Florence + the Machine's ethereal punk rock blues debut was one of the more unlikely breakthrough albums of 2009. It propelled singer Florence Welch (a virtual one-woman show) to gold status in America and pushed the redheaded 25-year-old onto magazine covers and best-of-year lists.
On her new album, “Ceremonials,” the British singer doubles down on the Voice that propelled her breakout power-soul single, “Dog Days Are Over,” by layering her vocals to create choir-like depth. The record, produced by Paul Epworth, is one of the most anticipated of the fall season, and comes out Tuesday.
Florence, a self-professed music geek, recently spoke to Pop & Hiss about her listening habits.
How did you educate yourself in music growing up?
I went through a real grunge phase through friends I was hanging out with, and boys I fancied, and having all the brothers who were into skateboard music. And then I think what was really influential growing up in South London was there was a big college scene, and going to the adult college parties before I had even gone to art college — I was hearing Martha Reeves and the Vandellas, Talking Heads, Tom Waits, Kate Bush, Motown, northern soul mixed with ELO and things like that.
And I was going to a lot of live performances, as well, at squat parties with garage punk art bands — and I think that really influenced me and my musical tastes around that time. A lot of time was spent listening to music with my dad in the car. We had tapes, and we'd be listening to Love and the Smiths and Velvet Underground — especially that Love song, “Andmoreagain.”

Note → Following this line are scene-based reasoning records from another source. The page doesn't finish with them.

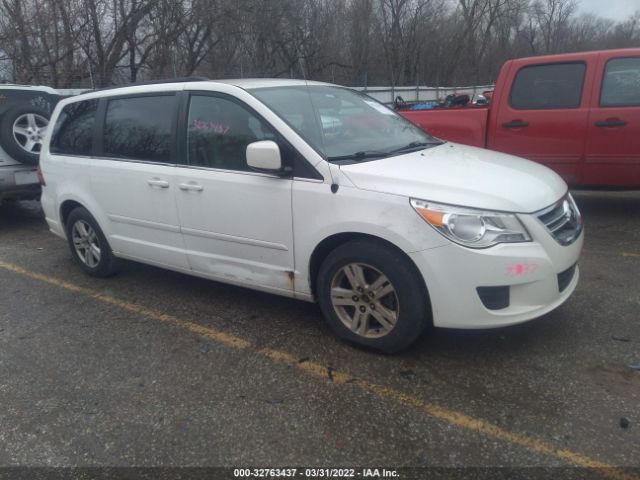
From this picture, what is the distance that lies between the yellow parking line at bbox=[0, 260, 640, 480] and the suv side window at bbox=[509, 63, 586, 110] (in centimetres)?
433

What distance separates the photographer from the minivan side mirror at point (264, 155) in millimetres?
3320

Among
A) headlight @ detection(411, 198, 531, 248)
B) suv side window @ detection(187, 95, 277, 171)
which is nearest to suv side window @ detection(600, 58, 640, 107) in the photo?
headlight @ detection(411, 198, 531, 248)

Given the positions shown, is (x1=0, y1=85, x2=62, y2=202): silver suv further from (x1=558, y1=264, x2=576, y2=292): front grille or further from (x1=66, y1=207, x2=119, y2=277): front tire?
(x1=558, y1=264, x2=576, y2=292): front grille

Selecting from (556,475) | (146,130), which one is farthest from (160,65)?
(556,475)

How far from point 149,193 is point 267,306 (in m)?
1.25

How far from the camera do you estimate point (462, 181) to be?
314cm

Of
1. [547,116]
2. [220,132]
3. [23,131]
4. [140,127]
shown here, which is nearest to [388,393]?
[220,132]

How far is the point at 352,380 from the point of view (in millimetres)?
3098

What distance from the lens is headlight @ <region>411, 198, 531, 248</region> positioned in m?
2.92

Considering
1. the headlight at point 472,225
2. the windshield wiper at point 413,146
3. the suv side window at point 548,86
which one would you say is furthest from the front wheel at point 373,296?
the suv side window at point 548,86

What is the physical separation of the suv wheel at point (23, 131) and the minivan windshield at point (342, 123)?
170 inches

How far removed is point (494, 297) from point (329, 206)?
1.07m

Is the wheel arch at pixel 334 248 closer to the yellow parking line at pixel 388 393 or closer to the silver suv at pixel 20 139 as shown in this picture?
the yellow parking line at pixel 388 393

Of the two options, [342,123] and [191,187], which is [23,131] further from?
[342,123]
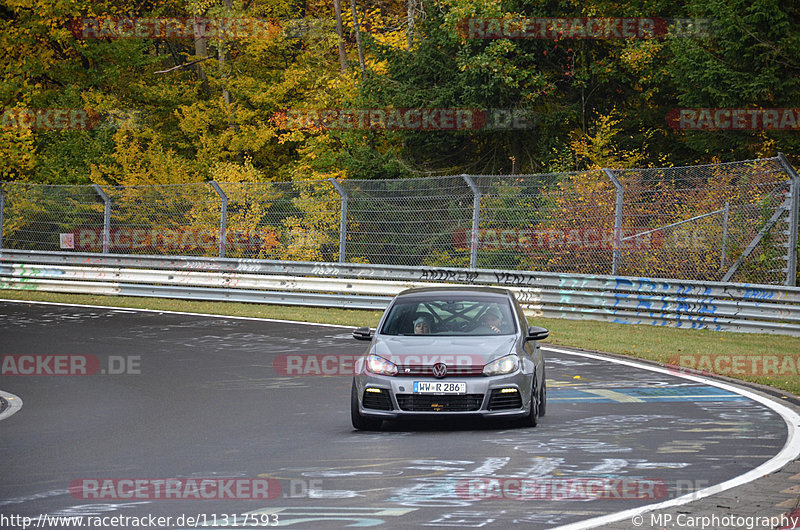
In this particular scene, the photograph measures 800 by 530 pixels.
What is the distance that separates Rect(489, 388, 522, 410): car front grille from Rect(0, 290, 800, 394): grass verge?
4.35 metres

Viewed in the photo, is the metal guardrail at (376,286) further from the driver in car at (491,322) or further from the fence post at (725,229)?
the driver in car at (491,322)

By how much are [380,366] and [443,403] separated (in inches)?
27.1

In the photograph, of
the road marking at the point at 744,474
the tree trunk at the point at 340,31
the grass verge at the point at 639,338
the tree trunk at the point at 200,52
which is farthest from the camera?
the tree trunk at the point at 200,52

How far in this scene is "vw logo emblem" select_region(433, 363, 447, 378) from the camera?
10227 mm

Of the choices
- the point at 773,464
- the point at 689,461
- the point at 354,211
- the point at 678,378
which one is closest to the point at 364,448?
the point at 689,461

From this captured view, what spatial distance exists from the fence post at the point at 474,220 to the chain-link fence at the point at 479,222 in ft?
0.09

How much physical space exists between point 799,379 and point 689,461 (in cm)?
594

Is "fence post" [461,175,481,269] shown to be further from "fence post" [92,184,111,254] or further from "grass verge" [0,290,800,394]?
"fence post" [92,184,111,254]

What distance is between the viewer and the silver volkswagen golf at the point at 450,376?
1019 cm

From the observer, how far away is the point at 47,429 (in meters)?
10.6

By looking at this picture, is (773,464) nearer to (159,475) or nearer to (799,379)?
(159,475)

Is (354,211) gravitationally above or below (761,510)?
above

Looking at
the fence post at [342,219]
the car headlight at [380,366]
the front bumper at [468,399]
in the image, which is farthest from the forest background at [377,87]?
the car headlight at [380,366]

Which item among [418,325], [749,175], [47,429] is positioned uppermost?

Right now I'm really interested in the new Kanye and Jay-Z record, “Watch the Throne.” I'm a huge Jay-Z and Kanye fan, and there's a song on it called “Lift Off” that has Beyoncé on it, and it's pretty amazing. While we were on tour I was running around San Francisco — I like to go running outdoors in new places because you can explore the city — and that song was playing as I was running up the hills of San Fran through Chinatown. It was amazing, seeing the trams, and suddenly you can see the sea and the bridges. It was just a really amazing moment.
Is that how you hear a lot of music, while you're running?
I listen to a lot of high-octane stuff, like Beyoncé — “Countdown” is a really good one to run to. And I wouldn't say I was an athletic runner. I'd say I'm more of balletic runner. I always end up doing a lot of leaps and jumping on park benches and doing twirls because I get so carried away with the music — dancing at street signs.
Are you somebody who always has a song running through your head?
Constantly, constantly. I could never remember anything as a child apart from songs. I was really bad at math and organization, but music I could always remember. I could always remember a song as soon as I heard it on the radio, and that means that there were constantly songs stuck in my head.
Were there particular recordings or music styles that you and Paul were listening to while you made “Ceremonials”?
Paul was really obsessed with things like ... Buttons and Suicide, so we listened to a lot of them. And we were listening to a lot of blues, like Freddie King. It was a real mix of this tribal electronic stuff and soul, which I think comes across in the record.